“Any officer or employee of an agency, who by virtue of his employment or official position, has possession of, or access to, agency records which contain individually identifiable information the disclosure of which is prohibited by this section or by rules or regulations established thereunder, and who knowing that disclosure of the specific material is so prohibited, willfully discloses the material in any manner to any person or agency not entitled to receive it, shall be guilty of a misdemeanor and fined not more than $5,000.” 5 U.S.C. § 552a(i)(1).
“Any officer or employee of any agency who willfully maintains a system of records without meeting the notice requirements of subsection (e)(4) of this section shall be guilty of a misdemeanor and fined not more than $5,000.” 5 U.S.C. § 552a(i)(2).
“Any person who knowingly and willfully requests or obtains any record concerning an individual from an agency under false pretenses shall be guilty of a misdemeanor and fined not more than $5,000.” 5 U.S.C. § 552a(i)(3).

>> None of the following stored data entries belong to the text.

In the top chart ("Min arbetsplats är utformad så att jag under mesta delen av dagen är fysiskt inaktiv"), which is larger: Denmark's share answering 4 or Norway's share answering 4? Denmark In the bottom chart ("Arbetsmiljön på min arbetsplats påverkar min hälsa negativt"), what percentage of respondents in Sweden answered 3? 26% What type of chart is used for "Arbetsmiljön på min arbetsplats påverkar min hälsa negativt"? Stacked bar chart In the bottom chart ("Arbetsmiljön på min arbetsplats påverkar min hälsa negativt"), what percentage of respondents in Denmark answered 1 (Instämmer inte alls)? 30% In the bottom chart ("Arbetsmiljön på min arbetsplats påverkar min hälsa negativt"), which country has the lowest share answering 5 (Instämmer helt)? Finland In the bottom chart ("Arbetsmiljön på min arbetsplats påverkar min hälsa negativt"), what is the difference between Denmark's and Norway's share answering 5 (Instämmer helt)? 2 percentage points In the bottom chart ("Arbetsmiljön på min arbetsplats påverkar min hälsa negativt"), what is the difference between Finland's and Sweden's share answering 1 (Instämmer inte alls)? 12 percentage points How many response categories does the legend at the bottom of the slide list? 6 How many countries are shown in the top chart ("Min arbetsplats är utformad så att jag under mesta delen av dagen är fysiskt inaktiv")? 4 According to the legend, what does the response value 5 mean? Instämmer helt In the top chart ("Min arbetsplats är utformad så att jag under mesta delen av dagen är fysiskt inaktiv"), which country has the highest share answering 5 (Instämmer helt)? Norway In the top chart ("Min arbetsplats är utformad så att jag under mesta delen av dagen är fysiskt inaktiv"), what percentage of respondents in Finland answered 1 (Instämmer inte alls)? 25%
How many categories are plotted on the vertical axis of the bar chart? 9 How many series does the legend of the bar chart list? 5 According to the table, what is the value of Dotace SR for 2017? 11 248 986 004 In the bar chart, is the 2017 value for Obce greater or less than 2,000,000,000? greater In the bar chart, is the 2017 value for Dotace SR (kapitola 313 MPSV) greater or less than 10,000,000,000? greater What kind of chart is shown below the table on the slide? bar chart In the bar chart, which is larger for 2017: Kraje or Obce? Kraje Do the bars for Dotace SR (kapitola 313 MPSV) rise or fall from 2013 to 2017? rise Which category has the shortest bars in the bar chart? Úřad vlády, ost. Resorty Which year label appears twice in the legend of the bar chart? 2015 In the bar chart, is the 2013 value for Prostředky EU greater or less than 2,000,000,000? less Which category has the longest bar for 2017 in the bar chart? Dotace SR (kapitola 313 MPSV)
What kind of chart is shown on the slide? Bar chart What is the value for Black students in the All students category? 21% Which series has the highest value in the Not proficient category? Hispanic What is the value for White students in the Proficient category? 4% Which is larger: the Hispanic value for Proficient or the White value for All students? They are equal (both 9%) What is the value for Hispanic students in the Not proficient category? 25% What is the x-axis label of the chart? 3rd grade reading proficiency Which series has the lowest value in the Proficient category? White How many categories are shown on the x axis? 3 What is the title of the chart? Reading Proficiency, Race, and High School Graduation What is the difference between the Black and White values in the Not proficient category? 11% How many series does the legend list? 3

These provisions are solely penal and create no private right of action. See Jones v. Farm Credit Admin., No. 86-2243, slip op. at 3 (8th Cir. Apr. 13, 1987); Unt v. Aerospace Corp., 765 F.2d 1440, 1448 (9th Cir. 1985); Singh v. DHS, No. 1:12cv00498, 2013 WL 1704296, at * 24 (E.D. Cal. Apr. 19, 2013); McNeill v. IRS, No. 93-2204, 1995 U.S. Dist. LEXIS 2372, at *9-10 (D.D.C. Feb. 7, 1995); Lapin v. Taylor, 475 F. Supp. 446, 448 (D. Haw. 1979); see also FLRA v. DOD, 977 F.2d 545, 549 n.6 (11th Cir. 1992) (dictum); Beckette v. USPS, No. 88-802, slip op. at 14 n.14 (E.D. Va. July 3, 1989); Kassel v. VA, 682 F. Supp. 646, 657 (D.N.H. 1988); Bernson v. ICC, 625 F. Supp. 10, 13 (D. Mass. 1984); cf. Thomas v. Reno, No. 97-1155, 1998 WL 33923, at *2 (10th Cir. Jan. 29, 1998) (finding that plaintiff’s request for criminal sanctions did “not allege sufficient facts to raise the issue of whether there exists a private right of action to enforce the Privacy Act’s provision for criminal penalties,” and citing Unt and FLRA v. DOD); Grant v. United States, No. 2:11-cv-00360, 2012 WL 5289309, at *8 n.12 (E.D. Cal. Oct. 23, 2012) (stating that plaintiff’s request that defendant be referred for criminal prosecution is not cognizable, because this court has no authority to refer individuals for criminal prosecution under the Privacy Act”); Study v. United States, No. 3:08cv493, 2009 WL 2340649, at *4 (N.D. Fla. July 24, 2009) (granting plaintiff’s motion to amend his complaint but directing him to “delete his request [made pursuant to subsection (i)] that criminal charges be initiated against any Defendant” because “a private citizen has no authority to initiate a criminal prosecution”).
There have been at least two criminal prosecutions for unlawful disclosure of Privacy Act-protected records. See United States v. Trabert, 978 F. Supp. 1368 (D. Colo. 1997) (finding defendant not guilty because prosecution did not prove “beyond a reasonable doubt that defendant ‘willfully disclosed’ protected material”; evidence presented constituted, “at best, gross negligence” and thus was “insufficient for purposes of prosecution under § 552a(i)(1)”); United States v. Gonzales, No. 76-132 (M.D. La. Dec. 21, 1976) (entering guilty plea). See generally In re Mullins (Tamposi Fee Application), 84 F.3d 1439, 1441 (D.C. Cir. 1996) (per curiam) (concerning application for reimbursement of attorney fees where Independent Counsel found that no prosecution was warranted under Privacy Act because there was no conclusive evidence of improper disclosure of information).